The nine members of the collective, which calls itself “one of D.C.’s oldest intentional communities,” had already agreed to move out in July, and their new landlord, Paul Repak, had agreed to pay them a $30,000 settlement to do so. Now, the collective will not receive that money and could be evicted by U.S. Marshals as early as Friday. But the collective’s residents say they do not plan to leave without resisting.

“A house full of direct action activists is not one you want to throw the book at,” says Justin Jacoby Smith, the house’s longest-standing member, an activist who has previously worked to stop evictions with the movement Occupy Our Homes. Smith says the members plan to barricade the back door and zip tie themselves to grates out front when U.S. Marshals and movers arrive.

“It will be an effort to speak out against what Paul Repak is doing to us but also what it represents, which is coming out and removing a community institution and ostensibly replacing it with condos,” Smith says.

In court, Repak has maintained he bought the house to move into with his family. But members of the collective think otherwise, noting that while Repak currently works for the U.S. Department of Transportation, he has previously worked as an evictions specialist.

Repak purchased the Lamont Street Collective in 2015 for $531,000. Similar-sized houses on Lamont Street are currently selling for upwards of $1 million.

The Lamont Street Collective, once the headquarters of the D.C. Socialist party, has in recent years served as a home for local and traveling artists and progressive activists, including supporters of Bernie Sanders, activists with Dump Trump, and protesters working against climate change, for immigration reform, and with Black Lives Matter. It is perhaps best known for its community events, which include queer open mics, sci-fi movie nights, Sunday meditation sessions, and its annual Salon de Libertad, which plasters the house in work by local artists and invites the community in. The collective was the subject of a 2013 City Paper cover story.

Most recently, the house held a benefit concert for the victims of the Pulse Nightclub in Orlando, for which it raised $2,700. Two of the collective’s residents, who have a band, played a tribute song that night to which the crowd—a mix of neighbors, friends, and supporters—sang along: “We carry you in our hearts today / We stand together unafraid.” 

“The event was to grieve and celebrate at the same time in a healthy way,” says Kri Van Sloun, a member of the collective and artist, who identifies as gender queer.

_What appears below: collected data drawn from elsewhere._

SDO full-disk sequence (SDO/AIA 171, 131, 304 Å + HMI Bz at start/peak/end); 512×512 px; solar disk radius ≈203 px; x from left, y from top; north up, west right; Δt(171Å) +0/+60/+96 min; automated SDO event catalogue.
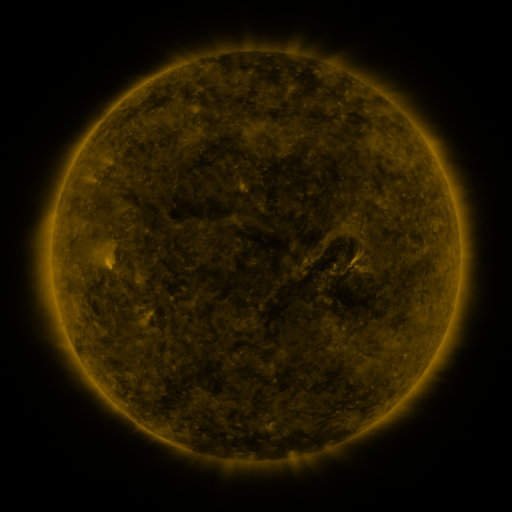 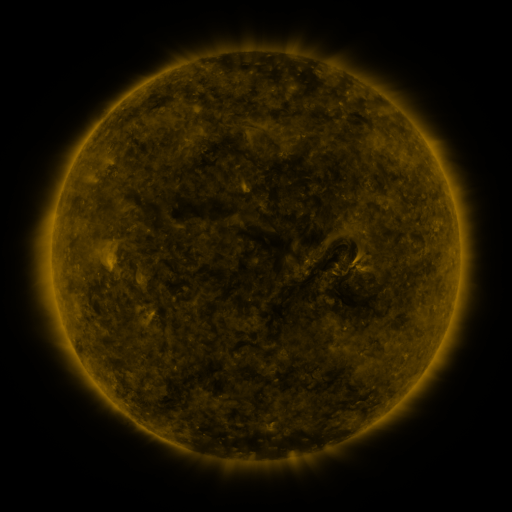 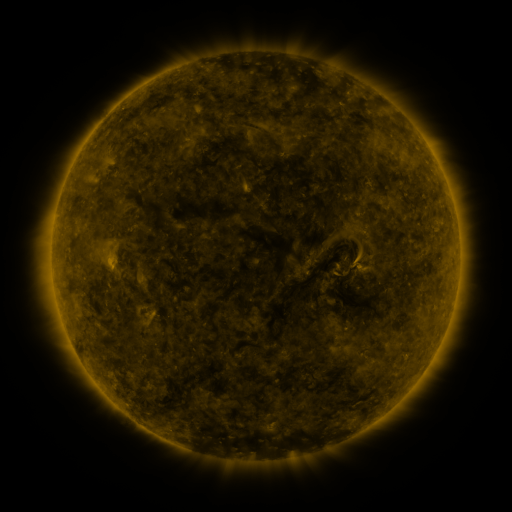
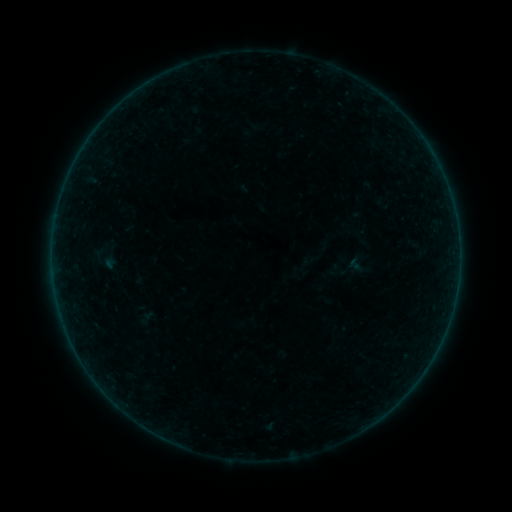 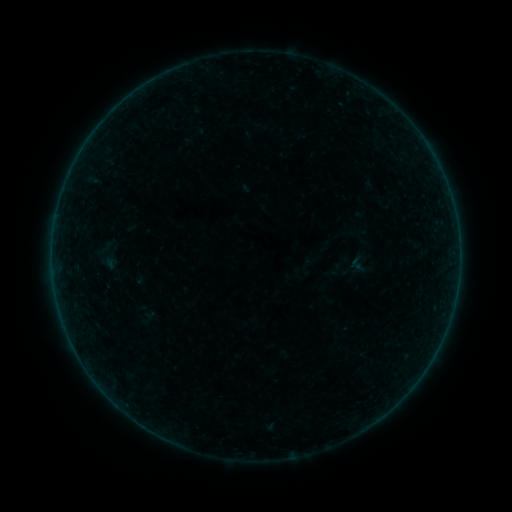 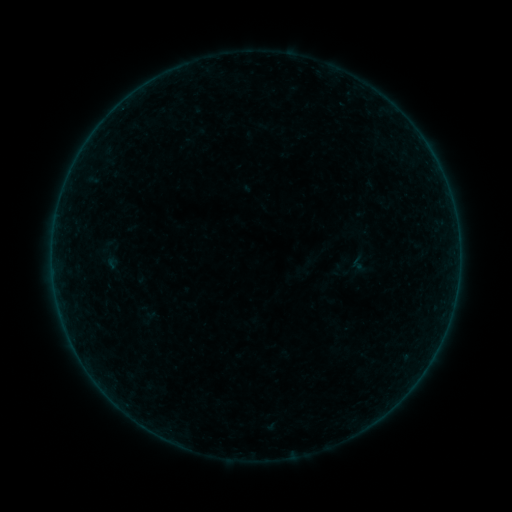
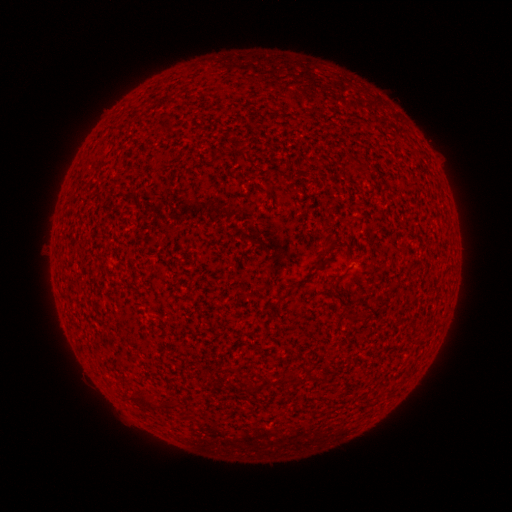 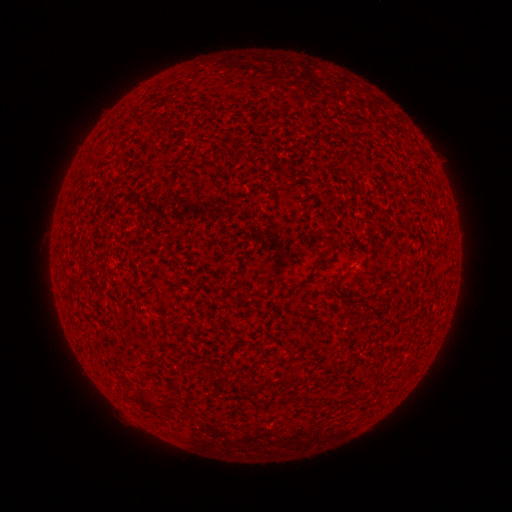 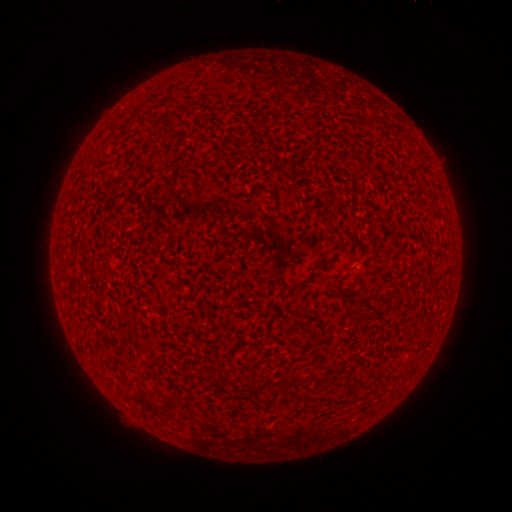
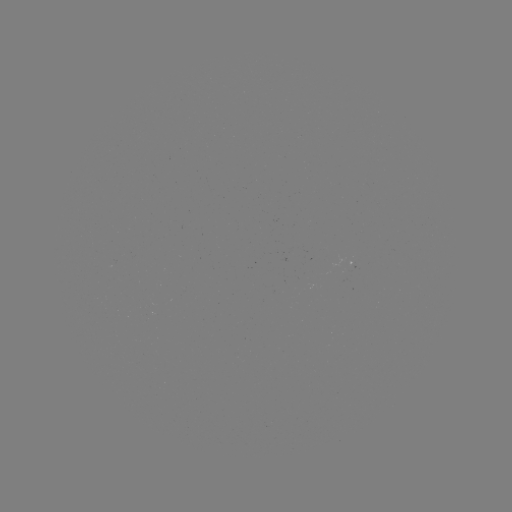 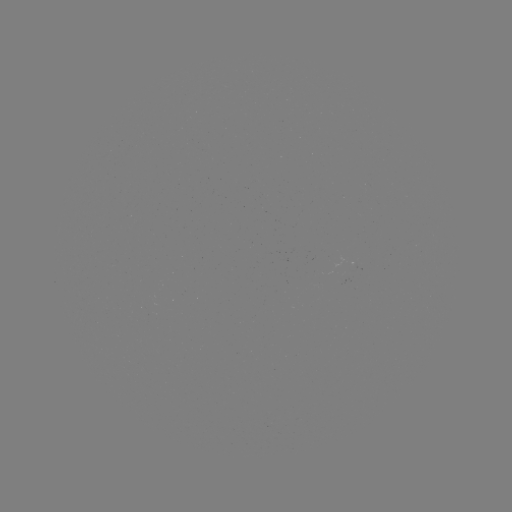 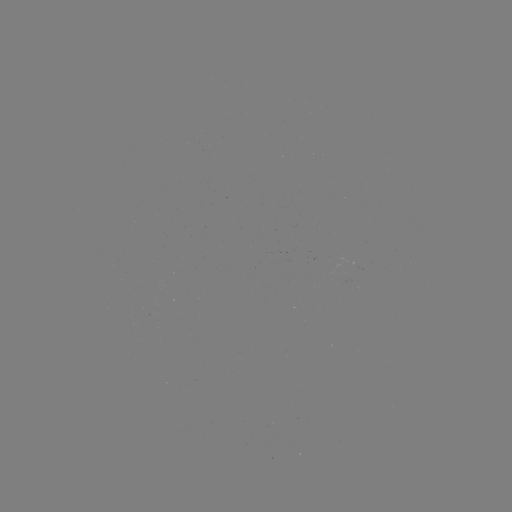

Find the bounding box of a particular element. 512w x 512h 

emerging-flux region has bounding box [337, 255, 358, 273].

On Wednesday, Van Sloun, Smith, and the other members of the house piled their possessions into a moving van and took them to the collective’s new home at Georgia Ave and Park Road NW, though most of them plan to keep sleeping at Lamont Street until eviction day. They say the collective will continue in the new house, though perhaps under a new name, “the Long Shot Collective.” In the new home, rent will be double what they paid on Lamont Street.  

“We will lose the walls, the physical space, the connection with the community,” says Van Sloun. “But we will pick up where we left off. We will have our salon in July. We will do a call for local artists to show their art, and also have an open house maybe, to welcome the new neighborhood in.”